Mais le nombre de travailleuses du sexe de rue dans le Queens a augmenté depuis la pandémie, en raison de la pression économique croissante. Vivre près de Roosevelt est devenu beaucoup plus cher ces dernières années, et à mesure que les résidents les plus riches emménagent dans des gratte-ciel de luxe nouvellement construits, cela a conduit à un schéma familier : une réaction de la classe moyenne contre les travailleurs de rue, suivie par des promesses des autorités de « nettoyer ». ».

Au cours du week-end, le tabloïd conservateur New York Post a publié des articles « dénonçant » le travail du sexe sur Roosevelt, qu'il a décrit comme un « quartier rouge en proie au sexe s'emparant d'un quartier rempli de familles avec enfants ». La couverture – reprise par Fox News ainsi que par la grande chaîne de télévision de langue espagnole Univision – a critiqué la police pour avoir ciblé les vendeurs de nourriture sur les trottoirs tout en ignorant les « hordes de prostituées ». Il citait un quartier nouvellement formé de « mamans inquiètes » et un conseiller municipal local, Francisco Moya, qui a exigé que le maire Eric Adams « fasse venir des forces de l'ordre ici pour nettoyer Roosevelt Avenue ».

Adams a répondu rapidement. Lundi, lors d'une conférence de presse indépendante, le maire a déclaré qu'il s'était rendu tard dans la nuit sur Roosevelt Avenue pour voir le quartier par lui-même. "C'était sale", a-t-il déclaré aux journalistes. "Il y avait juste un état de désordre... et c'était clair, il y avait de la prostitution." Adams – un ancien flic qui, en tant que maire, a dirigé des opérations de police très médiatisées dans des rames de métro et des campements de sans-abri – s'est engagé à lancer « une opération pour s'occuper des travailleuses du sexe », sans toutefois fournir d'autres détails.

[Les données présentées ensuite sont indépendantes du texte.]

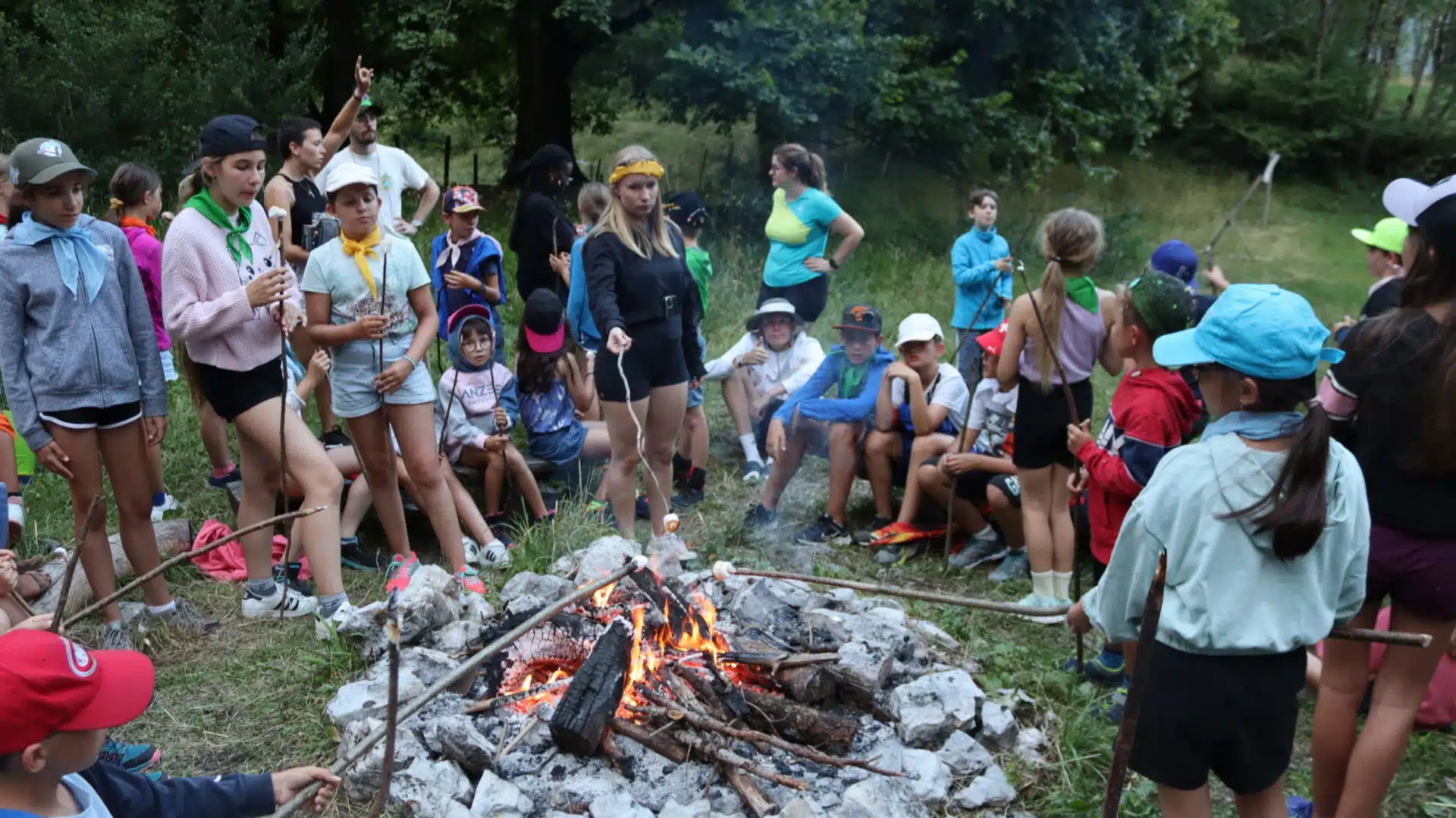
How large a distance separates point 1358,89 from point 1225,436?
70.7 feet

Mais les travailleuses du sexe affirment qu'un renforcement de la police ne fera rien pour éradiquer leur industrie – et ne fera qu'aggraver la situation de l'ensemble du quartier.

Le travail du sexe a toujours été une industrie de services en marge de la société, et dans le Queens, il est souvent indissociable de l'expérience des immigrants. De nombreux clients des travailleuses du sexe sont également des personnes sans papiers – « des travailleurs du bâtiment, des gens qui sont peut-être seuls dans ce pays et qui recherchent de la compagnie », explique Guerrero. « Beaucoup de travailleuses du sexe avec lesquelles je travaille parlent de la fréquence à laquelle les hommes pleurent. Ou encore, ils parlent de leur sentiment de solitude. Il ne s’agit donc pas uniquement de services sexuels, mais parfois d’une conversation visant à libérer certaines émotions qui les attendent.

Cela montre également pourquoi il y a un nombre croissant de travailleuses du sexe visibles dans le Queens : de plus en plus de personnes sont en difficulté. "Dans un monde post-Covid, les personnes qui étaient déjà en marge ont été poussées plus profondément dans le désespoir et l'isolement économiques et sociaux, et cela ne fera qu'être amplifié dans l'industrie du sexe", déclare Melissa Broudo, une éminente travailleuse du sexe. avocat et avocat de la défense.